A trip to the Bunker Museum gave us a haunting taste of this history. You can crawl into the subterranean silos from which Nazis targeted British and American bomber pilots, who literally formed a thin dotted line helping to prevent an Axis victory. The Nazis took over Terschelling with more than twice as many troops as there were Dutch residents. Their bunkers and gun emplacements sit above this delicate town in an eerie but must-see hideout of brick caves built into the dunes. On the nearby island of Texel, WWII fighting continued two weeks after the Nazi surrender after a Georgian prisoner-of-war uprising in 1945.

You would never guess these peaceful and delicate dots of land would be the site of so much war drama. After our walk into history Friday, the winds slowed to a whisper. With Saturday’s expected gale, the 51-foot Jeanneau yacht in front of us decamped to the more sheltered enclave of our fairway. Skippers eyed their dock lines nervously. In the SPAR market, sailors young and old lined up to buy extra stocks of bread and rum. On the dock, the couple next to us postponed their Friday sail to Harlingen (two hours away) to Tuesday. (Tuesday?!)

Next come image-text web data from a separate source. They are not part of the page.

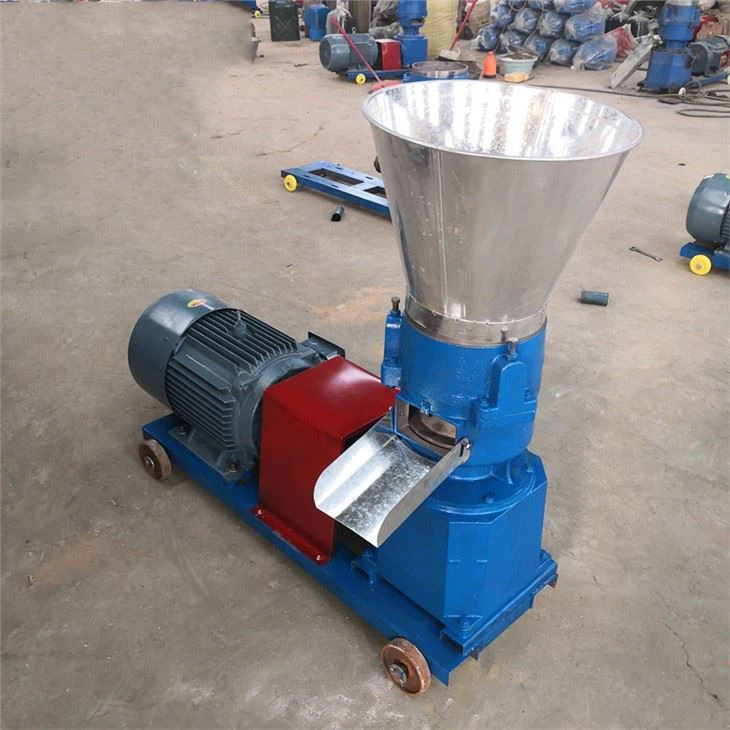 Wood Sawdust Pellet Mill Machines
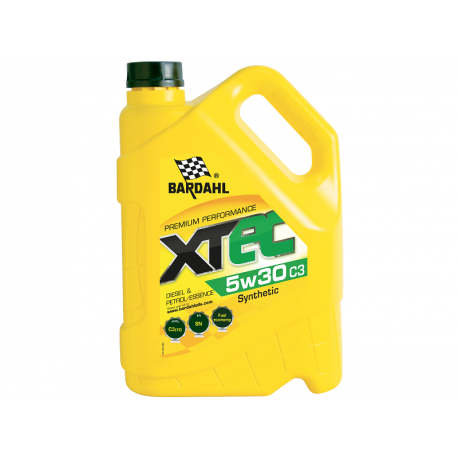 XTEC 5W30 C3, Engine oil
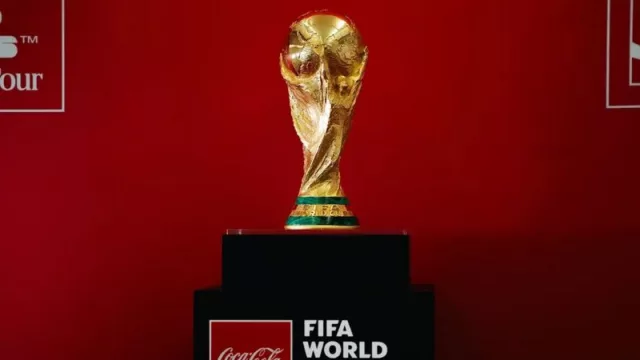 Coca-Cola traerá a Argentina la Copa Mundial de la FIFA 26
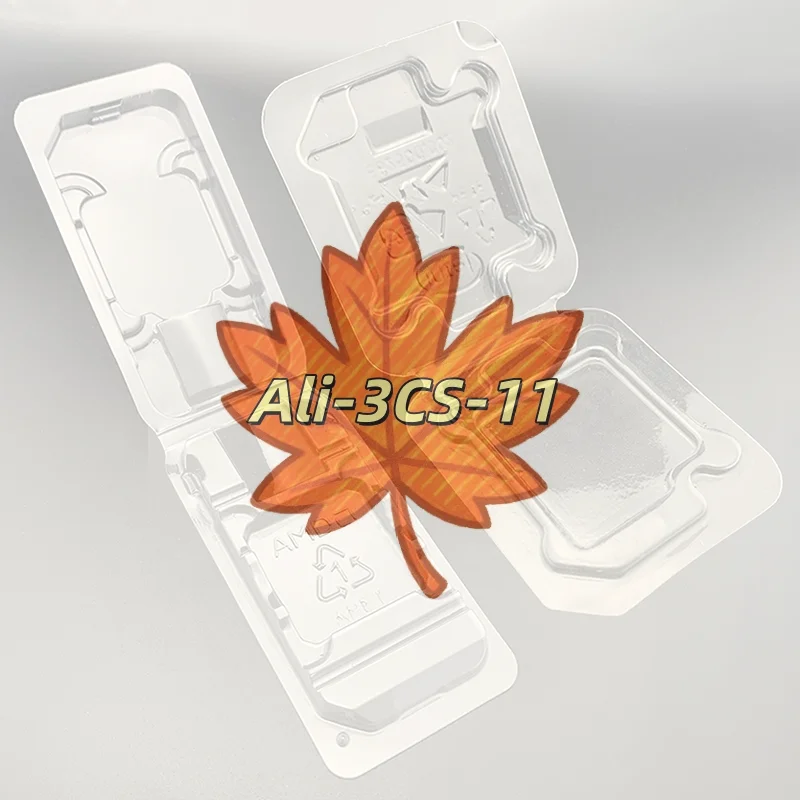 10Pcs Cpu Clamshell… - image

Force 10 is expected Saturday,” warned Buck, the friendly Dutch Jeanneau owner. On the Beaufort Scale, that would mean winds climbing all the way to a sustained 45 mph, with gusts up to 56. These violent blasts were the reason we had stayed in the marina in Terschelling for a few days — to let the storm pass. So we reinforced Star Mist with extra lines to our cleats.
After Gero went to bed, I paced the dock, examining our fenders (rubber balloons hanging off the sides to protect the hull) as a misty shower started, adding two more for a total of eight. The fenders would take the brunt of Star Mists’s 11 tons rocking against the dock at the storm’s peak. Saturday, “Gale Day,” began more like a lamb’s bleat than a lion’s roar. Then, around noon, heavy winds slammed into the marina.

Interestingly, the sturdy Dutch, with their intrinsic calm and joie de vivre, didn’t seem disturbed at all by the gale. Teenagers on bikes zipped along the dike paths. At the marina, in swerved a truck serving margaritas to salsa music! Party time.

A walk into town revealed hopping cafés and bars.
Journalist Olga Mecking wrote a book about “niksen,” the Dutch art of doing nothing, which she says explains why the Netherlands is consistently ranked one of the happiest and healthiest countries on earth. OK then, bring on the gales. We’re ready to practice more “niksen!”